* **Aufgaben**:
- 1) Nenne alle Figuren der Handlung, die im Textabschnitt über die Oper von Mayr vorkommen.
- 2) Setze den Textabschnitt über die Oper von Mayr nach seinem letzten Satz fort.

+++ Textabschnitt

Die Handlung führt ins mittelalterliche England im 10. Jahrhundert in das Reich von König Edgar. Der Herrscher beauftragt Herzog Enrico, in seinem Auftrag um die Hand der Gräfin Malvina anzuhalten. Diese gefällt dem Herzog allerdings selbst so sehr, dass er sie heiratet und dem König weismacht, sie sei zu hässlich für ihn. Statt Malvina wird deren Kammerzofe Laura Edgar angedient, die ihrerseits mit dem Jägerhauptmann Berto verlobt ist. Seine Ehefrau hält Enrico zunächst geheim, was freilich nicht lange funktioniert, womit die tragikomischen Verwicklungen beginnen. Denn bei dem 1814 an der Mailänder Scala uraufgeführten Werk handelt es sich um eine semiseria – also eine Oper mit ernsten und heiteren Elementen. Dem entspricht Mayrs Musik mit ihren Arien und Ensembles, mit Ritterchören und Troubadour-Gesängen. Mit dem Concerto de Bassus, das sich aus Professoren und Absolventen der Hochschule für Musik und Theater München zusammensetzt und auf historischen Instrumenten musiziert, verhilft Hauk der Komposition zu sprühendem Leben, wird ihrem hybriden Charakter zwischen buffoneskem Duktus und lyrisch-ernster Stimmung jederzeit gerecht.

++++++
+++ Aufgelistete Einträge

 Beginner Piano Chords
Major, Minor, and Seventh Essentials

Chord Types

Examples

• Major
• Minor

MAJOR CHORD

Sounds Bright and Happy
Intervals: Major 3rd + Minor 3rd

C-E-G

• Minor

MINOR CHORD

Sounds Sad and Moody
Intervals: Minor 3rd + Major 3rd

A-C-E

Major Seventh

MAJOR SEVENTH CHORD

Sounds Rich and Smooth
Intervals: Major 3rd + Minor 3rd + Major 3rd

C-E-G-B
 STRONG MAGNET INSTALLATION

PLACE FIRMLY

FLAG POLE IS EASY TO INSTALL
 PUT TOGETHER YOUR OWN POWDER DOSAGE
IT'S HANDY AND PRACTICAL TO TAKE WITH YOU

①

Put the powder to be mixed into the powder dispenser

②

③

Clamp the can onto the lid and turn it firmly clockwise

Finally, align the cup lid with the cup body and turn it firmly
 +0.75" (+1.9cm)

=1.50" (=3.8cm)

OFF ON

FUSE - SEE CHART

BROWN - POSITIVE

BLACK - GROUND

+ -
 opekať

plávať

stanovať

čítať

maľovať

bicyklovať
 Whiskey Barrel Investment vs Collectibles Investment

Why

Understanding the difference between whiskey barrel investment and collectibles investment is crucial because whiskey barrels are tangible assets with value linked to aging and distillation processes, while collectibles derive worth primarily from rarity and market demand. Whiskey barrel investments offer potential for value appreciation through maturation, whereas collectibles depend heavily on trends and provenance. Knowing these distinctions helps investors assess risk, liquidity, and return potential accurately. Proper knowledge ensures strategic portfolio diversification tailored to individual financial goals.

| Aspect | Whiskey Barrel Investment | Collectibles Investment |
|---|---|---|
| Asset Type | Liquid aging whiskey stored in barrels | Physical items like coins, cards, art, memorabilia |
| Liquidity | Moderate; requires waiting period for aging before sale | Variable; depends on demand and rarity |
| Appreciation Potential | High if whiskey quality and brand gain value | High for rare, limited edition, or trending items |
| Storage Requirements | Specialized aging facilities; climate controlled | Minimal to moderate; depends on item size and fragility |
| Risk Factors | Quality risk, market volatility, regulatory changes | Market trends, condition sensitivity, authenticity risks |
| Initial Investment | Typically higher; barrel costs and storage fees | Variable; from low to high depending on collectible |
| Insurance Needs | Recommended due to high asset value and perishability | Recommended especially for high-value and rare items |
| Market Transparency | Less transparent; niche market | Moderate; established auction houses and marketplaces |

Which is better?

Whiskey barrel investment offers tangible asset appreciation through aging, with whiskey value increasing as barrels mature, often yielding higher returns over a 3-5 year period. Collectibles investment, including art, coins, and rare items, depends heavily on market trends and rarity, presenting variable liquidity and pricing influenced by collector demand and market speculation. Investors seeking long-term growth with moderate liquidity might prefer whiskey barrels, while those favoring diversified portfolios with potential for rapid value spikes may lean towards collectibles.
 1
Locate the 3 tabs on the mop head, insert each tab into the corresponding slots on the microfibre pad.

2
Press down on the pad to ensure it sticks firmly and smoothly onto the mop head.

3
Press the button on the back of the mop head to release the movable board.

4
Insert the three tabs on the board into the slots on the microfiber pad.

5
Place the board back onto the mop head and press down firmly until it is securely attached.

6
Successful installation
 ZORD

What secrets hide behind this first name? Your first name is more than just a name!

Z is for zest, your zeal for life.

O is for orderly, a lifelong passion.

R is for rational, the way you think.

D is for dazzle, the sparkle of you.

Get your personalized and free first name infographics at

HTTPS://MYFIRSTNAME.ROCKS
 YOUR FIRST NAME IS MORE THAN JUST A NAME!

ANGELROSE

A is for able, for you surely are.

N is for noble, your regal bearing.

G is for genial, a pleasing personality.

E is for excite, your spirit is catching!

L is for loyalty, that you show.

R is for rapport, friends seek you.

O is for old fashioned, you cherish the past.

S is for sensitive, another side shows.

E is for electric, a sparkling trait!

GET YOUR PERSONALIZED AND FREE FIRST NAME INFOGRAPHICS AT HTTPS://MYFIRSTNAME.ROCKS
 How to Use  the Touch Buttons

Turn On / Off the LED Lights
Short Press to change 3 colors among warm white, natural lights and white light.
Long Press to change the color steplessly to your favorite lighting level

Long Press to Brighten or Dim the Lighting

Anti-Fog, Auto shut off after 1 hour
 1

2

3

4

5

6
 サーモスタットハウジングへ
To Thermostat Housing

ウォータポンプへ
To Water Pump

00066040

++++++

* **Antworten nach Nummer**:
- 1) König Edgar, Herzog Enrico, Gräfin Malvina, die Kammerzofe Laura und der Jägerhauptmann Berto.

- 2)
Der vom Dirigenten 2003 gegründete Simon Mayr Chorus kommt in mehreren Nummern als Donzelle, Cacciatori und Vassalli zum Einsatz, wirkt oft auch mit Gewinn bei den Arien der Protagonisten mit.

Die Besetzung wird angeführt von der südkoreanischen Sopranistin Eun-Hye Choi als Malvina mit klarer, obertonreicher Stimme. In der von Harfenklängen zauberisch umspielten Sortita vermag sie Malvinas melancholische Stimmung berührend wiederzugeben. Dagegen irritiert bei ihrem letzten Solo, „Deh! Per quel dolce oggetto“, der säuerliche Ton, der sich erst im emphatischen Schluss der Nummer verliert. Ihr erstes Duett hat Malvina mit Enrico, dem Markus Schäfer seinen nicht mehr ganz jugendlich klingenden Tenor leiht. Auch König Edgar ist ein Tenor, bei der Uraufführung immerhin vom Startenor Giovanni David kreiert. Young-Jun Ahn, gleichfalls aus Süd-Korea, wartet mit noblem Timbre fern jeder buffonesken Anmutung auf, klingt in der exponierten Lage allerdings angestrengt, wie es der Schlussteil seiner Arie hören lässt. Malvina hat auch ein Duett mit ihrem Vater Loredano („Morte!“), den der Bass Jaegyeong Jo souverän wahrnimmt. Sein Diener Guglielmo ist gleichfalls ein Bass (Niklas Mallmann).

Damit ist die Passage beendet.